▶ GOAL:
In the data below, from the start through the line containing "1.75 metres", inclusive, replace "depth" with "distance" and reproduce those lines with everything else unchanged.

══════════

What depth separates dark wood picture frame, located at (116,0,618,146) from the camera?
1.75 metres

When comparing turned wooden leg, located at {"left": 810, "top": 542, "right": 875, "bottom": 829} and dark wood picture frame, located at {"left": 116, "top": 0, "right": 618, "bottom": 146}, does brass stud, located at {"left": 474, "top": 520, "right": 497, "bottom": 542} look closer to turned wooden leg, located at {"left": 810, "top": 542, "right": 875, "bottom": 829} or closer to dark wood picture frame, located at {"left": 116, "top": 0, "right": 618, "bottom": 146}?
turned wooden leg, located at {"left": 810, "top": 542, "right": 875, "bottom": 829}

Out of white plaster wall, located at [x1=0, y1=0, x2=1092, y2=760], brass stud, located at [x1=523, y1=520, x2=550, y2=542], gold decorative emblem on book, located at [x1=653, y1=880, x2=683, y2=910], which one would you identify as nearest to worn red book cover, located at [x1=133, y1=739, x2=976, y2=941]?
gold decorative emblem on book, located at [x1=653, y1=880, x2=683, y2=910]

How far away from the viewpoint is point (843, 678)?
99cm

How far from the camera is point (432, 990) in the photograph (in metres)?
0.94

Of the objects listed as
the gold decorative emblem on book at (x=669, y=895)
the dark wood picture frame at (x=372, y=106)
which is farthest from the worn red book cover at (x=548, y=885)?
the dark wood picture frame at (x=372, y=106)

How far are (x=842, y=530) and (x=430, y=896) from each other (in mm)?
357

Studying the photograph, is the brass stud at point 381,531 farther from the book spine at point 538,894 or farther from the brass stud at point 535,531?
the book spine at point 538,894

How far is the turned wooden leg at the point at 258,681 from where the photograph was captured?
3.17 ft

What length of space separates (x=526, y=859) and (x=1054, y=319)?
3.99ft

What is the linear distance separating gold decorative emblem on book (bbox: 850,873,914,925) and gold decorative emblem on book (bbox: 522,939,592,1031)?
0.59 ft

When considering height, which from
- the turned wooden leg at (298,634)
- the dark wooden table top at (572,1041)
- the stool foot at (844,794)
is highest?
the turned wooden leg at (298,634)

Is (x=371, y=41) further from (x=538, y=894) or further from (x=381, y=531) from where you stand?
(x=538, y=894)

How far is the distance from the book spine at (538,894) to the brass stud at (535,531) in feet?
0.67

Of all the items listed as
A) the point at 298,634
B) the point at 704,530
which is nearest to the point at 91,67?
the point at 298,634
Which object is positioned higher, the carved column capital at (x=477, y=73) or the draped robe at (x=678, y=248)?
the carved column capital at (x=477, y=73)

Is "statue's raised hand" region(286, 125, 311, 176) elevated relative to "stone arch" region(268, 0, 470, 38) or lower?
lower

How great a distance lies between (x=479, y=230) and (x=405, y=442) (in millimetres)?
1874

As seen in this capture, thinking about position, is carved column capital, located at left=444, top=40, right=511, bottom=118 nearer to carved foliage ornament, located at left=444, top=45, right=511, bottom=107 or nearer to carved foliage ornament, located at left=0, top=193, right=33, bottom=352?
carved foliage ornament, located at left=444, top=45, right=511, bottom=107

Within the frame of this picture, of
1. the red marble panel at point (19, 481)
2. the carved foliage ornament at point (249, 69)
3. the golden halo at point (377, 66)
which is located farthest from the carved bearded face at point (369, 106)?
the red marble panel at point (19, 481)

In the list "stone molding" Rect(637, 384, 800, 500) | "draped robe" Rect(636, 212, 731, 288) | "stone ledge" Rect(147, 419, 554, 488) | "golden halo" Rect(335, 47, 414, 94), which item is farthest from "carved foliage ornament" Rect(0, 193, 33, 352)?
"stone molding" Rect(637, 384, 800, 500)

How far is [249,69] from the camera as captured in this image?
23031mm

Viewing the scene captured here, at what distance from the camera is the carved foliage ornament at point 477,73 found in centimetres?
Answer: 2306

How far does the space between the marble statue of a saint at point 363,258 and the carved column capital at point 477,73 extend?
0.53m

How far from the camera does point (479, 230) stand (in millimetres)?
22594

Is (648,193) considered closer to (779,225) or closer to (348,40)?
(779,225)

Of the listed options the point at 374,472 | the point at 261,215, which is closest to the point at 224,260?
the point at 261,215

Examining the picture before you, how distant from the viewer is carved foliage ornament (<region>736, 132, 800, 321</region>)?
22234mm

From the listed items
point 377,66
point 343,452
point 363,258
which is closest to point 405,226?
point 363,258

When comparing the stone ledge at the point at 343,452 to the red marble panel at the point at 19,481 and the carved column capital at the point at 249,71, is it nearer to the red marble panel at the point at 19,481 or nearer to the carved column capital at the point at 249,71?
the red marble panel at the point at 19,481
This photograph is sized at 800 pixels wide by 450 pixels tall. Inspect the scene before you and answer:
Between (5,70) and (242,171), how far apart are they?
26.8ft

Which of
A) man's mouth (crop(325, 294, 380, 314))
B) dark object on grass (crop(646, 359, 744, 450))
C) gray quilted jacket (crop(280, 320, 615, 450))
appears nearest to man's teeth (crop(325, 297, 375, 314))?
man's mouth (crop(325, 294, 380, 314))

══════════

▶ RESULT BELOW:
What distance separates dark wood picture frame, located at (116,0,618,146) from the camera?
1.75 metres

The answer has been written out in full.